Third party verification agents

  • We must thank respondents to the survey who reported that TPVs were “an additional source of guidance and control to interpret the STS requirements which is valued by investors and less experienced securitizing parties”
  • The ESAs saw benefit in our work but wished that TPVs were more transparent in their interpretations of STS criteria and had more frequent interactions with national competent authorities. PCS sees no issue with both those requests and will explore how best to act upon them.

Conclusions

On a second reading of the Report, nothing has changed our initial sense that this is a lost opportunity for the ESAs to engage with the real issues that limit the success of an otherwise well drafted piece of legislation: the inappropriateness of the prudential benefits for such a high standard as STS and the desperately unbalanced playing field between securitisation and comparable capital market instruments. By not doing so, the Report did, unfortunately, not provide the rounded analysis of the functioning of the Securitisation Regulation within its ecological niche in the capital markets we think was called for.

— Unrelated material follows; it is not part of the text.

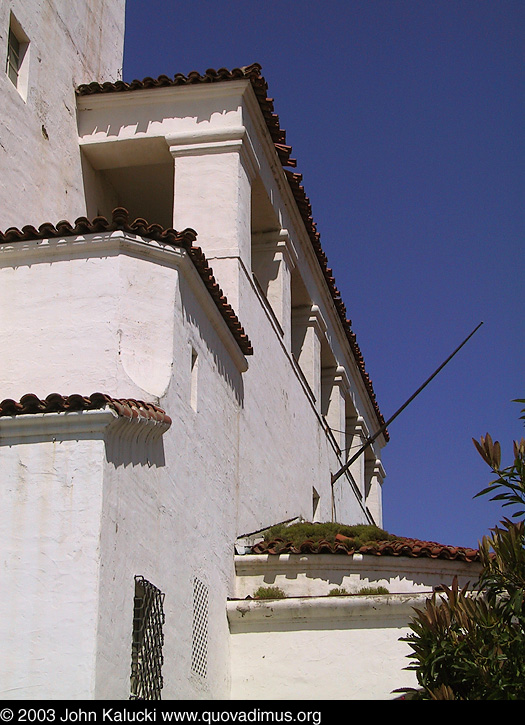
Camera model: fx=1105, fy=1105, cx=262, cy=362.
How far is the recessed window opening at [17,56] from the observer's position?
1394 cm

STS criteria highlighted : Article 21(9)

Article 21(9) is one of the STS criteria that regularly has triggered debate about interpretation.

The Joint Committee of ESA’s has recently published Q&A’s that may be very useful to market participants.

One of the questions relates to Article 21(9) of the Securitisation Regulation and the answer implies that issuers may need to make adjustments to their disclosure.

The Committee answer vis-a-vis Article 21(9) indicated that “Information regarding servicing procedures should be found in a publicly available document especially where this documentation explains how the servicing of delinquent and defaulted exposures are taken care of, so as to further facilitate investors’ due diligence regarding compliance with Article 21(9) of the SECR”.

PCS views this response as clear indication that the required information referred to in 21(9) should be contained in the documents that are provided to investors. Where previously some transactions contained statements that the Article 21(9) information was contained in policies and procedures or servicing manuals to which the investors had no access, it appears clear now that the specific servicing/remediation/recovery details need to be included in the transactions documentation provided to investors. Such information could also be included in attachments to available documents (e.g., the servicing agreement) or contained in a summary within the Prospectus or other transaction documents

5. Our people

PCS is a compact organisation with a total staff of 12.

In each newsletter we will introduce one of them so that people get to know us. This time, Rob Leach, Member of the Analytical Team.

Rob Leach

I originally was trained as a credit analyst at a large commercial bank in the US and eventually became a real estate lender in the bank’s Philadelphia office. I later moved into securitization when I joined a rating agency in New York. Shortly thereafter, I moved to the London office, where I eventually came to manage the team of analysts in London responsible for CMBS ratings. In more recent years, I served in a control/risk management role responsible for quality review activities across several structured finance sectors. In 2019, I moved to PCS, coinciding with the implementation of the STS regulation and PCS’s STS activities as a Third Party Verification Agent.

When not working, I enjoy a variety of activities, since a while now including mask-wearing, social distancing and waiting for home delivery. In line with the current social trends, I’ve fully adopted the work-from-home lifestyle, enjoying the blurring of lines between work life and that other part of life formerly known as the not-at-work life. I live with two rabbits and am an adherent of “slow gardening.”